The Norwegian Food Safety Authority (NFSA) has requested the Norwegian Scientific Committee of Food Safety (VKM) to assess which factors should be considered to determine whether an infectious disease should be included on List 3.
There is often a long time delay from when an emerging or new infectious disease of aquatic animals is first identified to when the Norwegian Food Safety Authority (NFSA) has completed their evaluation regarding whether national listing (List 3) should be recommended. Listing is important because it enables interventions to be used in the field. The time lag associated with listing of diseases is mainly due to a lack of knowledge on the disease-causing agent and its epidemiology. Furthermore, some diseases remain listed, but no intervention measures are applied.
In the opinion of the NFSA, the process of diseases being added to the List could be shortened. However, this requires the establishment of efficient routines for inclusion of emerging or new infectious diseases of aquatic animals on List 3 and exclusion of already listed diseases. In this context, “aquatic animals” includes only fish, molluscs, and crustaceans.
The NFSA requested the Norwegian Scientific Committee of Food Safety (VKM) to assess which factors should be considered to determine whether an infectious disease should be included on List 3. This list appears as Annex I in Regulation 17 June 2008 on the placing on the market of aquaculture animals and products thereof, and on the prevention and control of certain diseases in aquatic animals (omsetnings- og sykdomsforskriften for akvatiske dyr). In addition, the NFSA requested VKM to assess which factors of a disease and an infectious agent are significant regarding the effect of subsequent interventions. Nine detailed Terms of Reference (ToR) in the request from the NFSA were addressed by VKM.

> PROVIDED INFORMATION
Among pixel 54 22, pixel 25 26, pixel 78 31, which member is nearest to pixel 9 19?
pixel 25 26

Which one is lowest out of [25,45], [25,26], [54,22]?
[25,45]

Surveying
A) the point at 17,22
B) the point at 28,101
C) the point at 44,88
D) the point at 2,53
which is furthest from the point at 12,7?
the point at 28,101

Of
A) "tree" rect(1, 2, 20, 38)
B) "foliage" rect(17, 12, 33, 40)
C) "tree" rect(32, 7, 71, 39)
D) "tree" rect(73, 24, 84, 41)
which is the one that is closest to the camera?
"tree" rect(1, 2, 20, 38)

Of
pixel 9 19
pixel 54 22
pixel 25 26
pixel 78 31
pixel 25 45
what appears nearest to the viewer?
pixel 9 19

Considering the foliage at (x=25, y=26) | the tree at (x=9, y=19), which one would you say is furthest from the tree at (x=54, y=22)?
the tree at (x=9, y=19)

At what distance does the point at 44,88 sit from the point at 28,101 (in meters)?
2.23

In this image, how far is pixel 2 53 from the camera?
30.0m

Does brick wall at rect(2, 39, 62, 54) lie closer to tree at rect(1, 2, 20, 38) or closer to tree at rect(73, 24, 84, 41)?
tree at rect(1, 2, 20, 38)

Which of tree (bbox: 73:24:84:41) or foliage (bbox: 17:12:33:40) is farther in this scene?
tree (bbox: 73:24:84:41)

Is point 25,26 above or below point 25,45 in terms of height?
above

> TASK 1
In the text above on listing infectious diseases of aquatic animals, condense the paragraph that begins "There is often a long time delay" into a shorter version that keeps its main facts.
> TASK 2
Reproduce word for word the passage of the text on listing aquatic animal diseases starting at "There is often" and ending at "measures are applied.".

> ANSWER SECTION 1
A long time often passes between the first identification of an emerging or new infectious disease of aquatic animals and the completion of the NFSA's evaluation of whether national listing (List 3) should be recommended. Listing matters because it allows interventions to be used in the field. The delay is mainly due to a lack of knowledge about the disease-causing agent and its epidemiology. Some diseases also remain listed even though no intervention measures are applied.

> ANSWER SECTION 2
There is often a long time delay from when an emerging or new infectious disease of aquatic animals is first identified to when the Norwegian Food Safety Authority (NFSA) has completed their evaluation regarding whether national listing (List 3) should be recommended. Listing is important because it enables interventions to be used in the field. The time lag associated with listing of diseases is mainly due to a lack of knowledge on the disease-causing agent and its epidemiology. Furthermore, some diseases remain listed, but no intervention measures are applied.